▸ What is asked
Render everything from the line containing "Given what the" down to the end of the records as a two-column CSV with columns named "text" and "answer". Each row must hold one record's text and its answer, with each field in double quotation marks and any line breaks replaced by spaces.

Items from a dataset:
===

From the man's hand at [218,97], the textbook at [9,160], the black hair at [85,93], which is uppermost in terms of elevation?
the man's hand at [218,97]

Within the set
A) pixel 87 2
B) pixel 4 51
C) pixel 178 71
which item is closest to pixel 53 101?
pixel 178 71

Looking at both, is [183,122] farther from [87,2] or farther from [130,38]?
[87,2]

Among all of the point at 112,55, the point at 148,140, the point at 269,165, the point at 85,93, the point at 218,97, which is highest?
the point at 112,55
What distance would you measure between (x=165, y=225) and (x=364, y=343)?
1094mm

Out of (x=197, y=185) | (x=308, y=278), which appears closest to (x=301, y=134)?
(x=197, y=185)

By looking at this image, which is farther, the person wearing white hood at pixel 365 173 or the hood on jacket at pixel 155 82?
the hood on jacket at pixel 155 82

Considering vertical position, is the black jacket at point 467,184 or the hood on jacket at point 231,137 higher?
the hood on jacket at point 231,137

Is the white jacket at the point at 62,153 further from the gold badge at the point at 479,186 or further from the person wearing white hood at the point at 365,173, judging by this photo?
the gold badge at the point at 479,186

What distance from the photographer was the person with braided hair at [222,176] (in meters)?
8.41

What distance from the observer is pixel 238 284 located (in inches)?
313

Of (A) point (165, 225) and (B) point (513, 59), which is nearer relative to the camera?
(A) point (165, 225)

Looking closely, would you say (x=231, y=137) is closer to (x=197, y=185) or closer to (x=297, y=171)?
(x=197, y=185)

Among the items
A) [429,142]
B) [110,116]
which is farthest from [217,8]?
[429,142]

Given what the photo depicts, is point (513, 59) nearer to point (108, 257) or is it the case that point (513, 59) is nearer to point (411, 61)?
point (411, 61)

===

▸ Answer
text,answer
"Given what the photo depicts, is point (513, 59) nearer to point (108, 257) or is it the case that point (513, 59) is nearer to point (411, 61)?","point (411, 61)"